In Brussels, the EU energy commissioner cautioned that the ongoing oil price crisis might persist for months or even years, regardless of peace developments. He highlighted potential shortages in jet fuel for the aviation industry within the next five to six weeks. ‘Jet fuel is currently under the greatest strain, and the International Energy Agency estimates a possible supply security problem in five or six weeks,’ said Dan Jørgensen during a briefing on emergency measures addressing the crisis stemming from the conflict involving Iran. The EU relies on imports for 30% to 40% of its jet fuel, with roughly half sourced from the Middle East.

Jørgensen noted that new monitoring tools have been created to track refining capacities and stockpiles across member states. However, he emphasized that avoiding a supply crisis largely depends on events in the Middle East. Even if a peace agreement between Iran and the United States is reached soon, the disruptions could continue for an extended period. ‘We face challenging months ahead, or possibly years, based on developments in the Middle East,’ he stated.
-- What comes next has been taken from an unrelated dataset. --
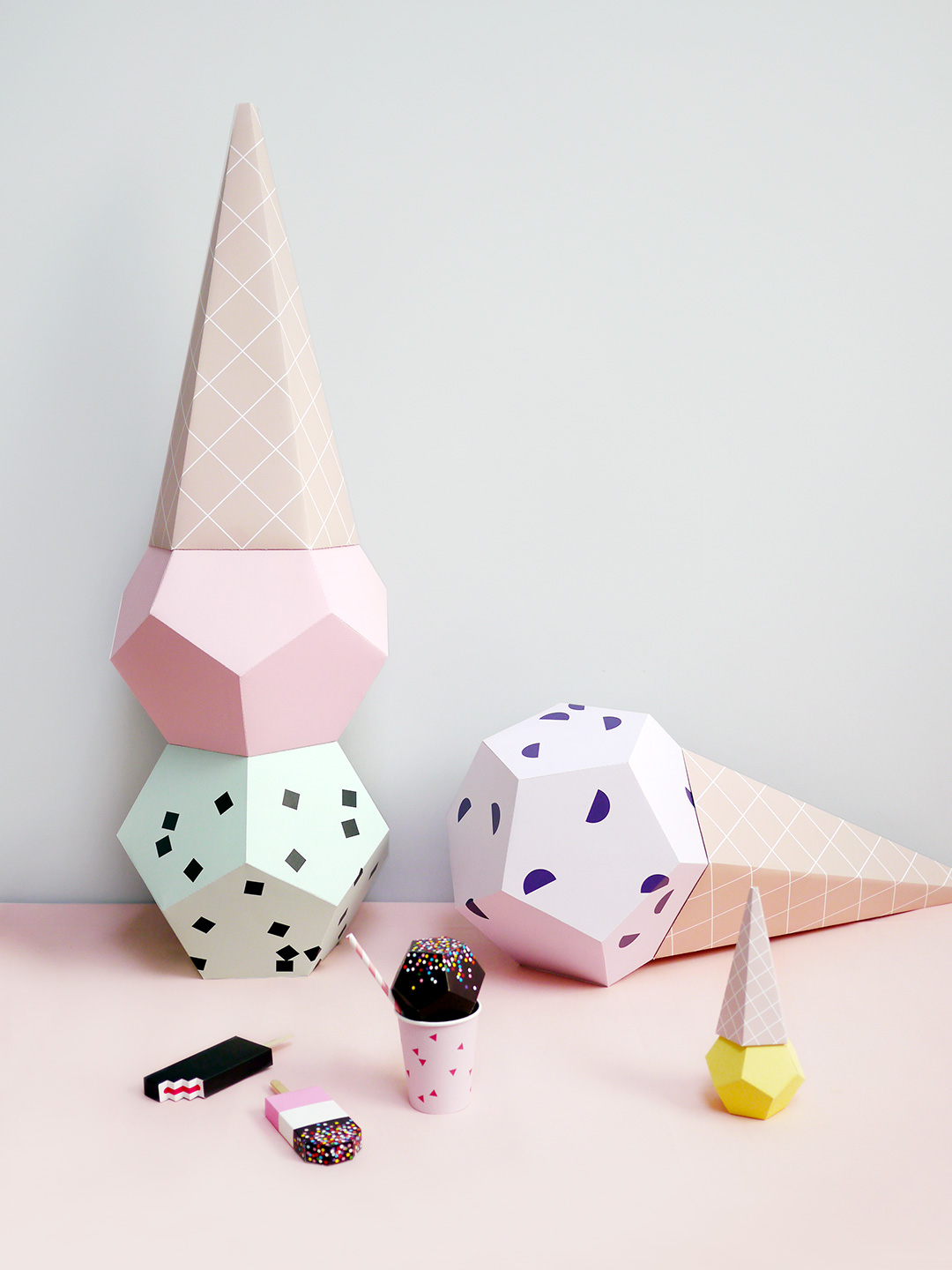 Giant Ice Cream Paper Sculpture Kit - Strawberry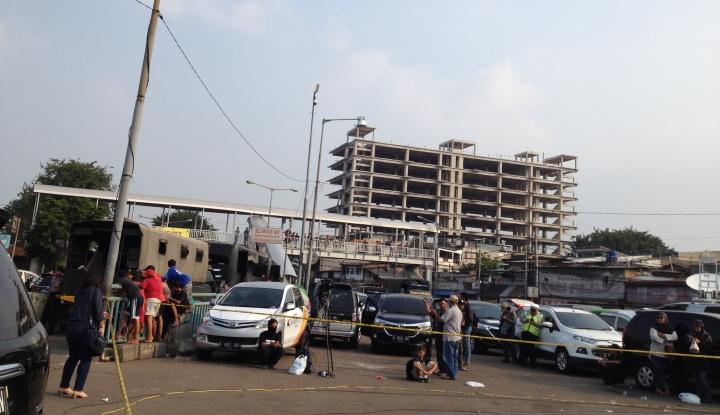 Foto Berita Ketika TKP Bom Kampung Melayu Jadi Tontonan Warga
He pointed to Qatar as an example, where rebuilding gas and transport infrastructure could take two years, preventing expected stabilization or decline in global LNG prices.

Meanwhile, Slovak Prime Minister Robert Fico held a press conference in Bratislava, monitoring developments on the Ukraine loan and the pipeline restart. He described the two issues as interconnected, noting Slovakia’s opt-out from the loan alongside the Czech Republic and Hungary. Fico suggested that the loan could proceed if the pipeline fully reopens. He credited pressure from Hungary and Slovakia for accelerating Ukraine’s repairs but expressed concerns about damaged trust, fearing potential future interruptions in deliveries.

Fico indicated Slovakia might support unblocking the funds today but would delay approval of additional EU sanctions against Russia until oil flows resume. He also criticized the incoming Hungarian government under Péter Magyar, signaling potential shifts in relations between Slovakia and Hungary. Fico, previously allied with outgoing Hungarian Prime Minister Viktor Orbán on energy matters, recounted a recent phone call where they disagreed over Slovak legislation related to the Beneš decrees, a historical issue.

Fico rejected Magyar’s claims that Orbán assisted his party in the 2023 Slovak elections by directing migrants to the border to fuel a fear-based campaign, calling it a falsehood and a smear. He alleged ties between Magyar and Slovak opposition groups aiming to challenge him in upcoming elections. Fico dismissed focus on the Beneš decrees as an inflated concern, similar to critical media coverage of his administration.